Depuis plusieurs mois, la peur enfle autour d'un projet de loi autorisant les extraditions vers la Chine qui a provoqué des manifestations gigantesques et même les pires violences politiques depuis la rétrocession à Pékin de l'ex-colonie britannique en 1997.
Au coeur des préoccupations, l'idée que Pékin pourrait poursuivre les Hongkongais mais aussi les étrangers à l'intérieur même des frontières du territoire semi-autonome, voire des gens en transit à l'aéroport.
Les entrepreneurs sont très attachés à la stabilité de la mégapole étincelante de gratte-ciels et aux protections du système légal hérité du colonisateur britannique.
"Hong Kong est un bijou", la "plus belle ville de Chine où l'on ne craint pas d'être embêté par la police", dit à l'AFP le patron français d'une société d'investissements.
Comme d'autres entrepreneurs interrogés par l'AFP, il s'exprime sous couvert de l'anonymat du fait du caractère sensible du sujet.
Sa "vraie force résulte de l'application de la loi, de l'Etat de droit. On ne part pas en prison sans raison. Personne ne va fermer votre entreprise sans raison et sans qu'on puisse se défendre devant un tribunal".
Le territoire a pris son envol économique à la fin du XXème siècle, se transformant en géant de la finance et en porte d'entrée sur l'immense voisin, devenu depuis la deuxième puissance économique mondiale.
"Boîte de Pandore"
Mais "la crédibilité de Hong Kong est désormais en jeu", dit Tara Joseph, présidente de la Chambre de commerce américaine alors que les Etats-Unis sont engagés dans une guerre commerciale de plus en plus acrimonieuse avec Pékin.
Washington estime que le texte pourrait "endommager l'environnement économique de Hong Kong et soumettre nos citoyens (...) au système judiciaire capricieux de la Chine".
Même son de cloche du côté de l'Union européenne qui relève que la loi aurait "des conséquences potentielles considérables pour (...) la confiance des entreprises à Hong Kong".
Les opposants craignent l'opacité de la justice du continent, où le taux de condamnation avoisine les 100%, selon les statistiques chinoises. Les tribunaux chinois sont réputés être le jouet du Parti communiste et de servir à faire taire les opposants quand ils ne sont pas l'instrument de puissants intérêts désireux de régler leurs contentieux d'affaires.

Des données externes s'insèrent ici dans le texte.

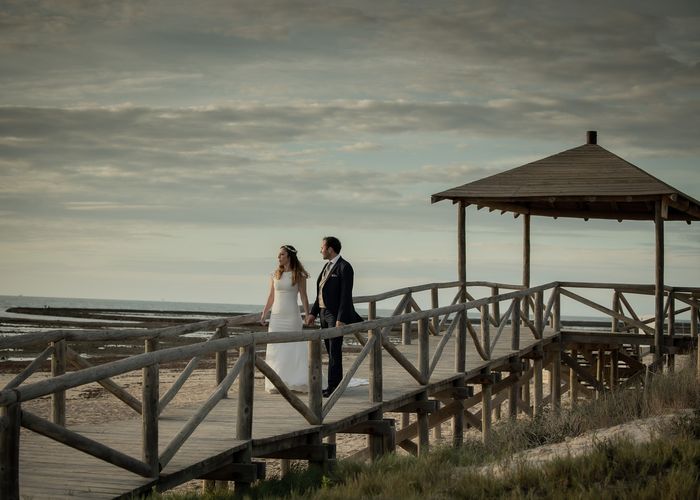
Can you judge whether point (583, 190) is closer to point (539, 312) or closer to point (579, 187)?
point (579, 187)

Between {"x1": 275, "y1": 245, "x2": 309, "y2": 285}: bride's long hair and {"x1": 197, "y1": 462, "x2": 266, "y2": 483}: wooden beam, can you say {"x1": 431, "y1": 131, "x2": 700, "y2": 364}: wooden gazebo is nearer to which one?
{"x1": 275, "y1": 245, "x2": 309, "y2": 285}: bride's long hair

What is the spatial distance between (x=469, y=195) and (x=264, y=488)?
411 inches

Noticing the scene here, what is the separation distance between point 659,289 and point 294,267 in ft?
31.6

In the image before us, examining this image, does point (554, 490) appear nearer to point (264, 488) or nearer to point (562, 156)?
point (264, 488)

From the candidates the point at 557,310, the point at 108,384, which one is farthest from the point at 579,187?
the point at 108,384

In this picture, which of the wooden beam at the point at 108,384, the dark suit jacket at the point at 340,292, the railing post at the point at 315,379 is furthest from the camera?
the dark suit jacket at the point at 340,292

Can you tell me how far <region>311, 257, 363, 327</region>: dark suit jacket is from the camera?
10570 millimetres

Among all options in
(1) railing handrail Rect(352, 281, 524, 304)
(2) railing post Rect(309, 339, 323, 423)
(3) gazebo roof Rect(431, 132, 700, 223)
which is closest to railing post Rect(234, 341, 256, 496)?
(2) railing post Rect(309, 339, 323, 423)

Nombreux sont ceux qui ont à l'esprit la détention de deux Canadiens en Chine dans la foulée de l'arrestation d'une dirigeante du géant chinois Huawei. A Hong Kong, l'affaire de la disparition de libraires connus pour publier des livres salaces sur les dirigeants chinois, puis réapparus en détention sur le continent, est dans tous les esprits.
"Je me suis installé à Hongkong précisément parce que je ne voulais pas vivre en Chine", confie à l'AFP un architecte étranger qui travaille sur des projets dans le monde entier. "Si Hongkong devient une ville chinoise comme une autre, je n'ai aucune raison de rester".
"C'est une question de principe", poursuit cet architecte. La possibilité "d'extrader sans la garantie d'un procès équitable va ouvrir une boîte de Pandore".
Séoul, Singapour et Tokyo
L'associée américaine d'un fonds de gestion abonde: Si la loi est adoptée, "Hong Kong ne serait qu'une partie de la Chine. Les gens pourraient avoir envie de venir pour trois ans, cinq ans. Mais est-ce qu'ils voudront s'enraciner s'il existe des risques politiques? Je ne crois pas".
Selon les autorités, le texte vise à combler un vide juridique et empêcher que Hong Kong ne soit un refuge pour certains criminels.
Face à la grogne, y compris celle de députés pro-Pékin inquiets des répercussions sur l'attractivité d'une ville où le prix du mètre carré est exorbitant, le gouvernement était revenu sur une série de délits économiques initialement passibles d'extradition.
Mais cela n'a pas suffi à apaiser les inquiétudes. Par exemple, banquiers et comptables craignent d'être poursuivis pour complicité en cas de délit commis par leurs clients dans un pays où les "peines pour fraude financière sont sévères", expliquait récemment Victor C.K. Wai, banquier et comptable retraité dans le South China Morning Post.
Pour le ressortissant français, la loi aura surtout des répercussions sur les grandes entreprises dont les décisions stratégiques sont prises par un siège à l'étranger, les sociétés travaillant dans des domaines sensibles comme l'armement ou les technologies fines, en particulier pour les entreprises américaines.
"On peut imaginer qu'ils auront plutôt envie de ne pas être basés à Hong Kong pour éviter les tracasseries" et qu'ils lui préfèreront Séoul, Singapour ou Tokyo, juge-t-il.